▶ Task set
1. According to the book reviews, what is the name of Nina's mother in Joyride?
2. Reproduce word for word the section of the book reviews that begins with the words containing "Sunday, November 27, 2005" and ends with "lot to say.".

Wednesday, November 30, 2005

Lucas, by Kevin Brooks

Caitlin's life on the island is fairly quiet. She goes out drinking with her friend Bill and she dreads the return of her older brother Dom from university. But then a strange and cryptic vagrant boy named Lucas shows up and changes everything, threatening the stability and peace of life.

This is a very dark and violent story (and a long one!) -- one of my very infrequent outings into stories written by male writers. There's a reason for that: they tend to be dark and violent. The sheer amount of rapes, assaults, and so on in this book is enough to just disgust. I'll take my mushy heart stories anytime. Is Brooks a good writer? Yes, but you need a strong stomach.

Sunday, November 27, 2005

Anastasia Krupnik, by Lois Lowry

Anastasia loves lists and she's creating a list of things she loves and things she hates. There are lots of things to classify: her soon-to-be-born baby brother, her ailing gradmother, the nutty and seductive Washburn Cummings, and her parents. For a fourth-grader, there's a lot to say.

A little odd to go back to middle reader material again, when I've been doing so much teen reading lately. Weirder to read a book that is actually contemporary with my childhood. The book dates itself in numerous places (teachers and students smoke in Anastasia's father's college classroom), but it has tremendous heart. A contemporary equivalent would be the Judy Moody series and that probably accounts for some of the enduring popularly of Lowry's writing. A nice diversion.

Saturday, November 26, 2005

Joyride, by Amy Ehrlich

Nina and her mother Joyce never seem to spend very much time in the same place. That was fun when Nina was younger, but lately she's begun to yearn for some time to just make friends and have a life. But the more she yearns for that, the harder it becomes, it it all goes very very badly.

In what is ultimately a very sad book, Ehrlich does a wonderful job of creating characters and situations that we really care about. It's a challenge to generate a place full of memorable and believable characters, and she does so several times in such convincing detail that you feel as much wrenched from the setting as Nina does when they are forced to move again. The ending is a bit weaker, but still quite haunting.

Thursday, November 24, 2005

Bringing Up the Bones, by Lara M. Zeises

When Benji dies, Bridget doesn't know how to rebuild her life. They weren't even dating by the time he was killed, but that hardly mattered to Benji's parents who always treated her like a member of the family. And it didn't bring her closer to her distant mother or her doting stepfather. As Bridget tries to make some sense of her life, a new boyfriend Jasper enters the scene as now she tries to balance her ties for the old with her hopes for the future, and comes to realize some strong powerful truths that have more to do with herself and less to do with everyone else in her life.

▶ Provided data

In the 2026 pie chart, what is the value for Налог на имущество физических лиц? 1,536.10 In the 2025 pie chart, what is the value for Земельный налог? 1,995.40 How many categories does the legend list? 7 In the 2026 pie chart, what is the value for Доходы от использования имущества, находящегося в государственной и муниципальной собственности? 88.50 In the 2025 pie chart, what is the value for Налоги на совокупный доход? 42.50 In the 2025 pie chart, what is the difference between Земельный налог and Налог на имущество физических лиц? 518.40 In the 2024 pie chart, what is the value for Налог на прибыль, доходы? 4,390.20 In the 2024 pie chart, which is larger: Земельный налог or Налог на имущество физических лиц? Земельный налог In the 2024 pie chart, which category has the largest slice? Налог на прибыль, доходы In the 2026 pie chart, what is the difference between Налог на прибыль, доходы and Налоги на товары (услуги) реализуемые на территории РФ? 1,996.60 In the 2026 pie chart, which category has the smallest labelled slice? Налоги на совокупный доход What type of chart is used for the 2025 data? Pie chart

▶ Replies
1. Joyce

2.
Sunday, November 27, 2005

Anastasia Krupnik, by Lois Lowry

Anastasia loves lists and she's creating a list of things she loves and things she hates. There are lots of things to classify: her soon-to-be-born baby brother, her ailing gradmother, the nutty and seductive Washburn Cummings, and her parents. For a fourth-grader, there's a lot to say.